### DIRECTIONS
Set down the line containing "Waikiki Photograph - Diamond" and each line after it through the last line of the records, exactly, leaving pictures out.

Content starts

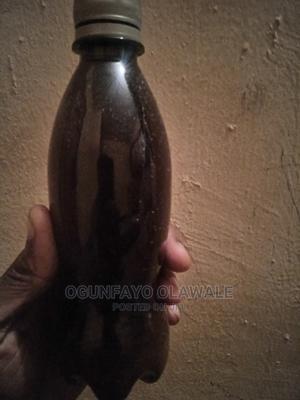 General Purpose Anti Venom / Anti Poison | Reptiles for sale in Oyo State, Ibadan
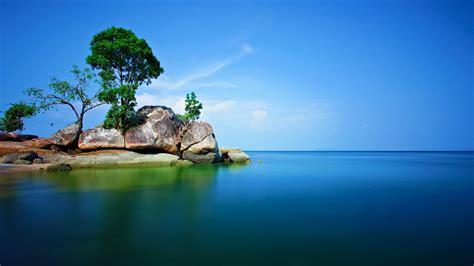 rock trees sea nature  landscape wallpapers hd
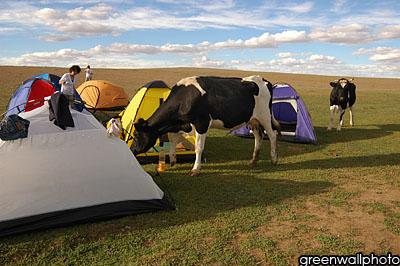 图文:草原狂欢节--奶牛光顾帐篷区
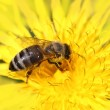 Honeybee on yellow flower — Stock Photo #10695319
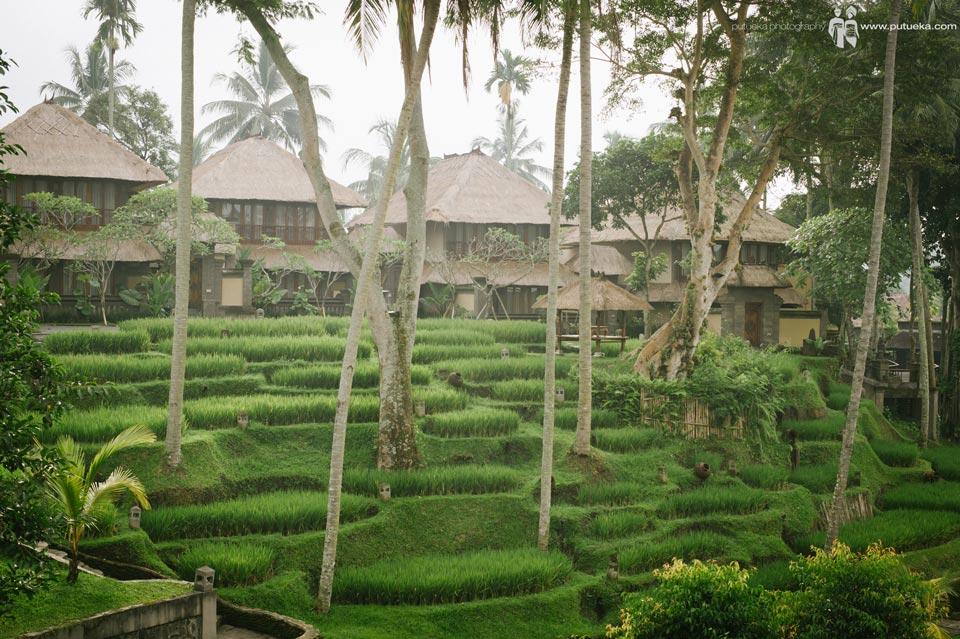 Rice terrace inside Kamandalu Resort Ubud Bali
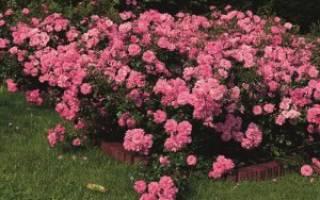 Посадка почвопокровных роз
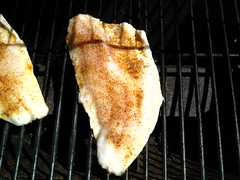 Walleye fillet on the grill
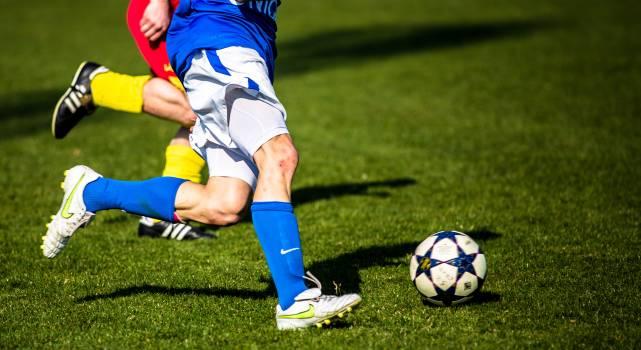 Adidas ball ball ball sports clip #81883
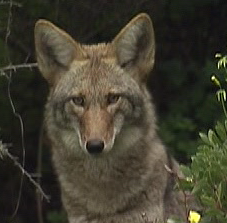 SF neighborhood worries about pets after this coyote moves into vacant lot- @DeboraKTVU has the story at 10:30p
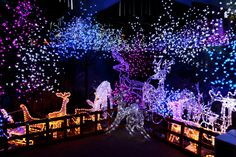 Winter Wild Lights at the Columbus Zoo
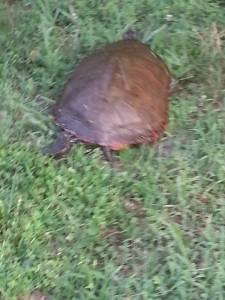 Sprinting Turtle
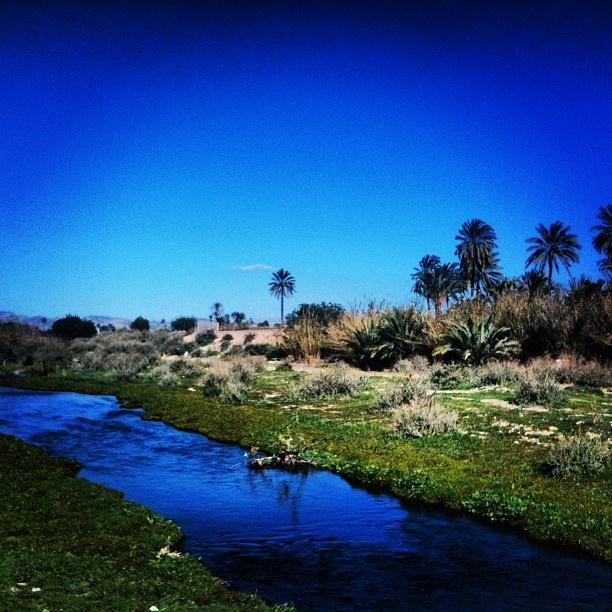 Cauce del río Vinalopó en el campo de Elche.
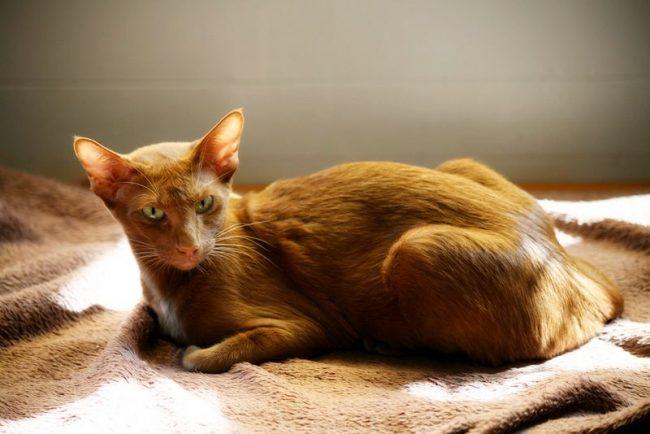 Окрас – это основа породы. А потому вязать котов и кошек можно только одной разновидности породы и одного окраса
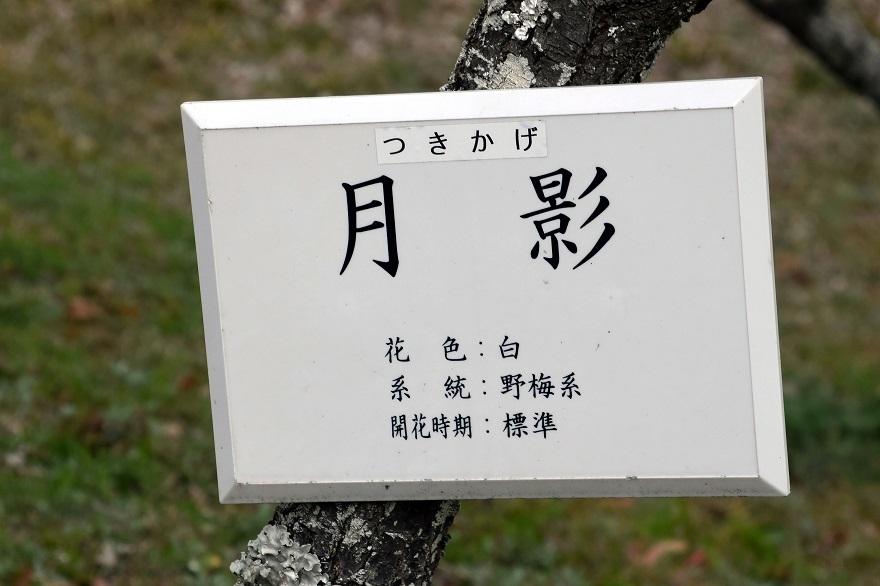 錦織公園の梅の里 (5)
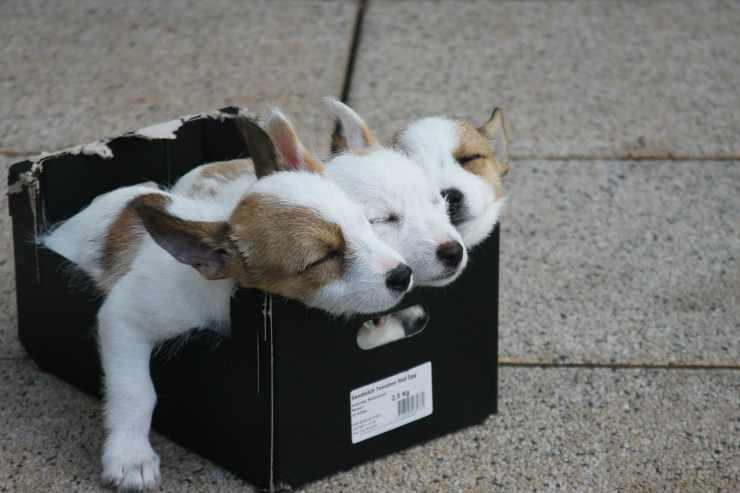 Cuccioli stanchi (Foto Pixabay)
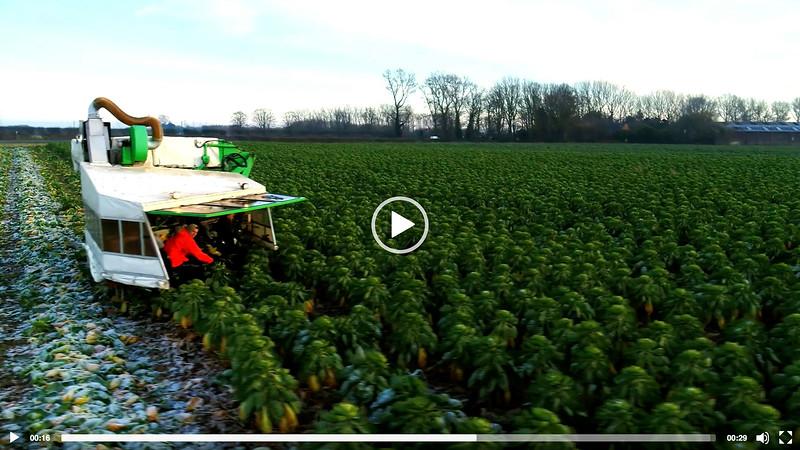 ASDA - Brussel Sprout Harvest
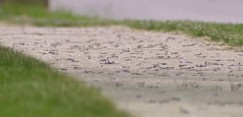 http://rhyscorhys.files.wordpress.com/2013/09/dead-worms-in-ohio.jpg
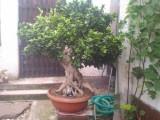 Nabízím bonsai-fikus stáří 53 let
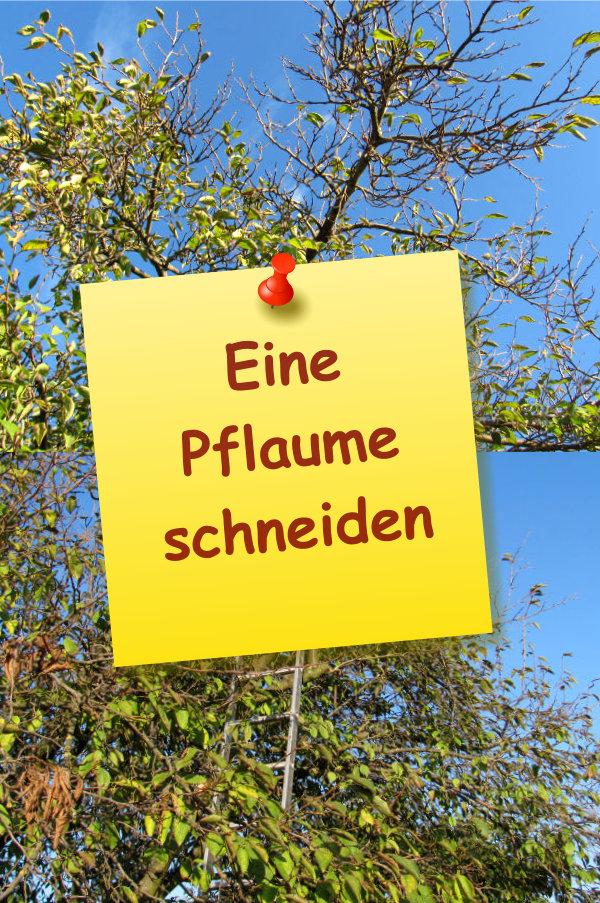 Berühmt Pflaumenbaum zurückschneiden » GartenBob.de der Garten Ratgeber &UV_25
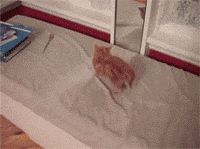 funnygifsenthusiast:  Kitty reacts to kitty in mirror More funny gifs @ funnygifsenthusiast.tumblr.com LOL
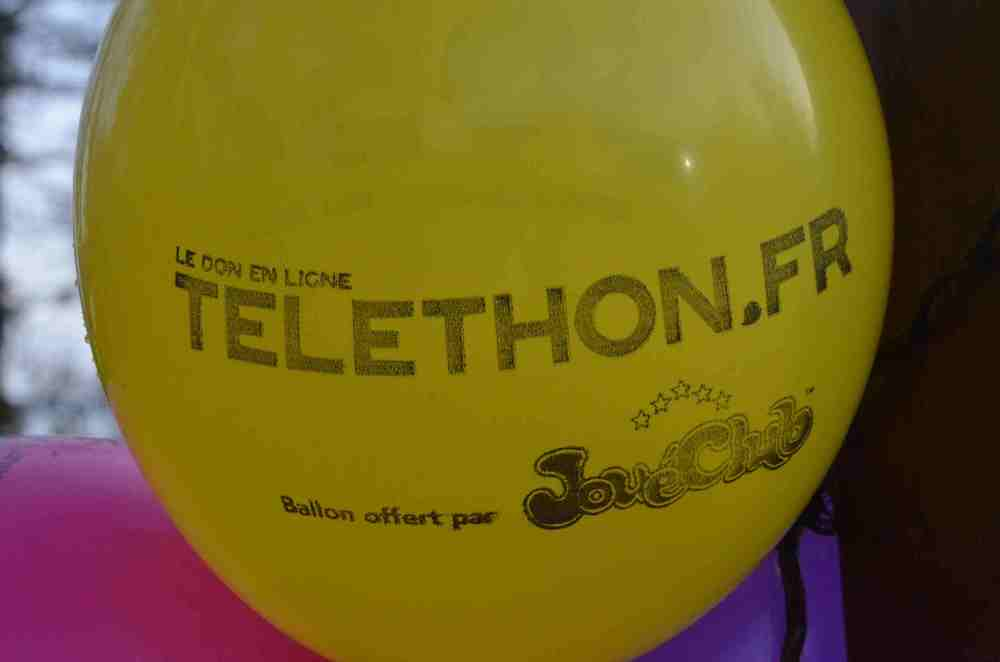 Telethon 2017 (246 photos)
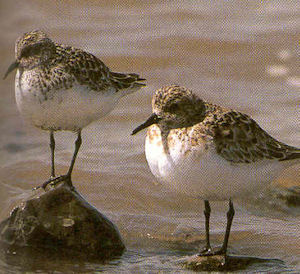 Adult Sanderling<br />West Mersea
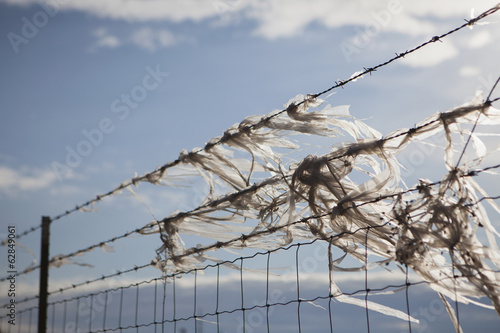 Plastic bags caught on a barbed wire fence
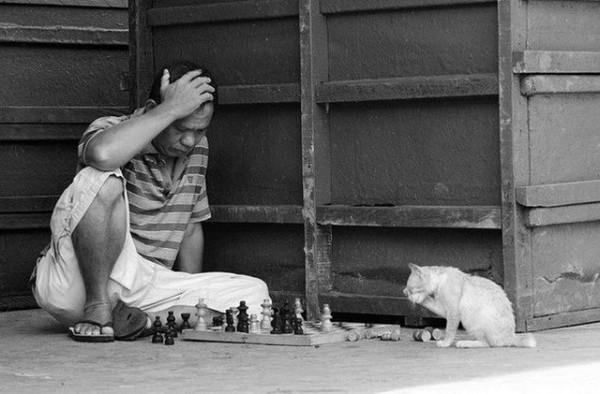 кот-шахматист2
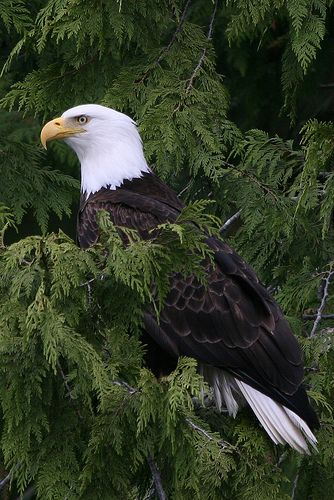 Stay with us at Hyatt Regency Chesapeake Bay and visit Blackwater Wildlife Refuge where you could spot a Bald Eagle - Awesome !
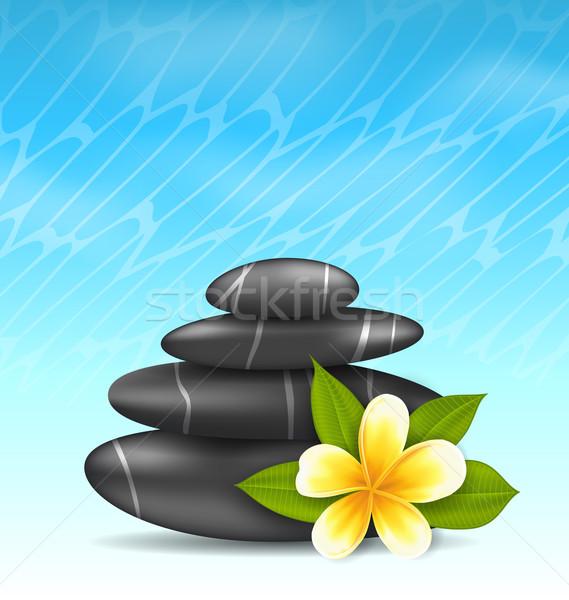 Natural background with frangipani flower (plumeria) and pyramid Stock photo © smeagorl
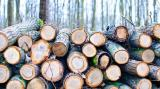 Inca 35 de companii de pe piata lemnului sunt in vizorul Consiliului Concurentei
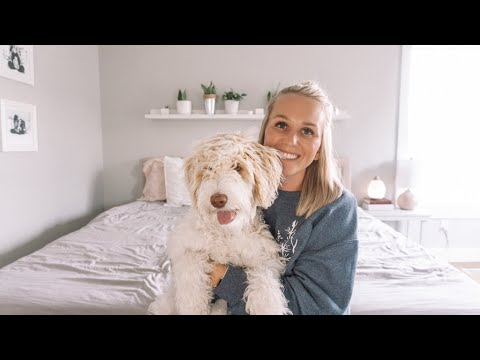 Aussiedoodle Puppy | Owning a Dog Pro's and Cons
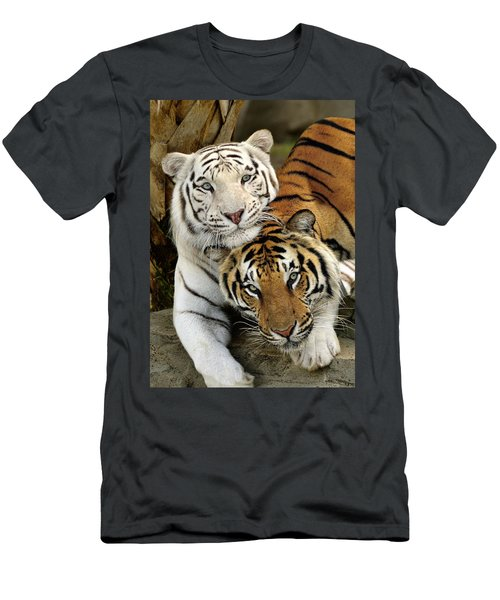 Bengal Tigers At Play Men's T-Shirt (Athletic Fit)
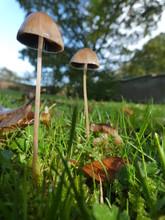 Mushroom Pair. Pleated Inkcap....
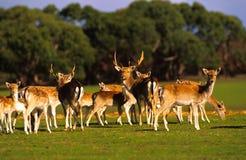 Troupeau de cerfs communs d'axe Images libres de droits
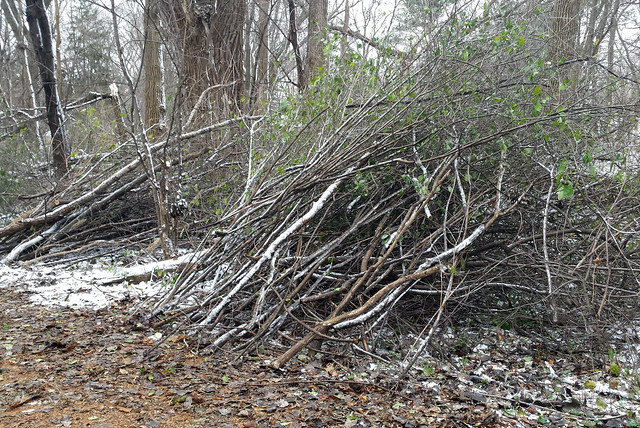 two buckthorn piles, lightly covered by snow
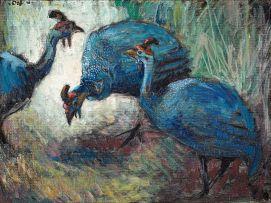 Zakkie Eloff; Guinea Fowl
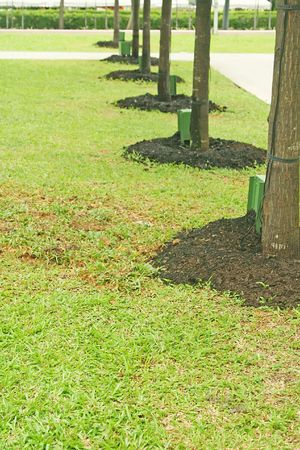 A column of newly planted trees for the environment.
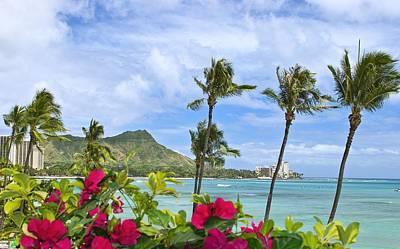 Waikiki Photograph - Diamond Head Scene by Tomas del Amo - Printscapes
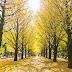 PUISI PUISI MAWARDI (Sumenep, Madura)_Pertemuan Dalam Satu Musim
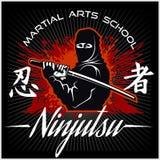 Ninja wojownika wojownik - Mieszana sztuka samoobrony Zdjęcia Royalty Free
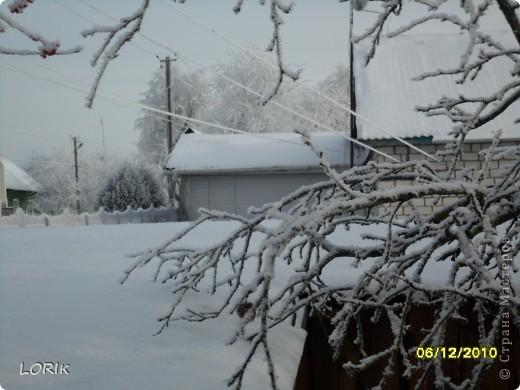 В этот день было так красиво на улице, что я не удержалась и стала фотографировать. Ближе к обеду снег осыпался и деревья стали не так нарядны.  фото 5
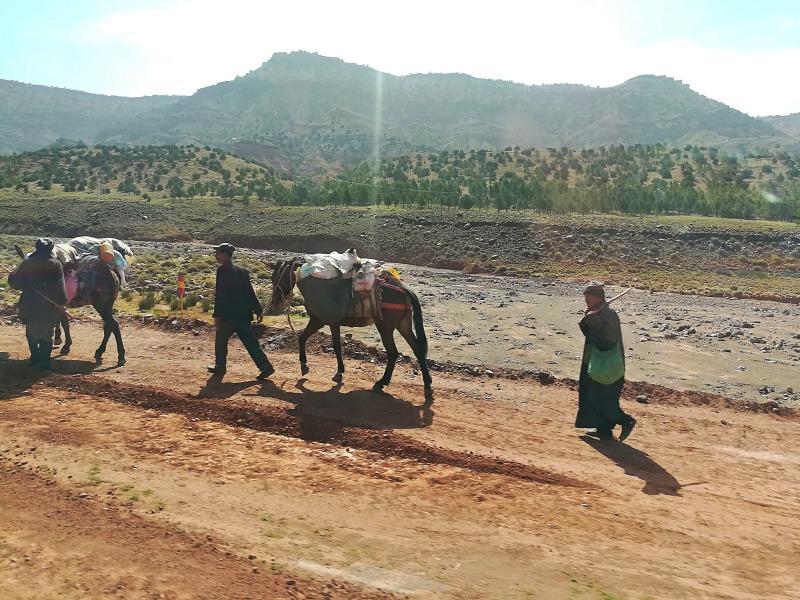 Nomaden Marokko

Content ends

### EXERCISE SOLUTION
 Waikiki Photograph - Diamond Head Scene by Tomas del Amo - Printscapes
 PUISI PUISI MAWARDI (Sumenep, Madura)_Pertemuan Dalam Satu Musim
 Ninja wojownika wojownik - Mieszana sztuka samoobrony Zdjęcia Royalty Free
 В этот день было так красиво на улице, что я не удержалась и стала фотографировать. Ближе к обеду снег осыпался и деревья стали не так нарядны.  фото 5
 Nomaden Marokko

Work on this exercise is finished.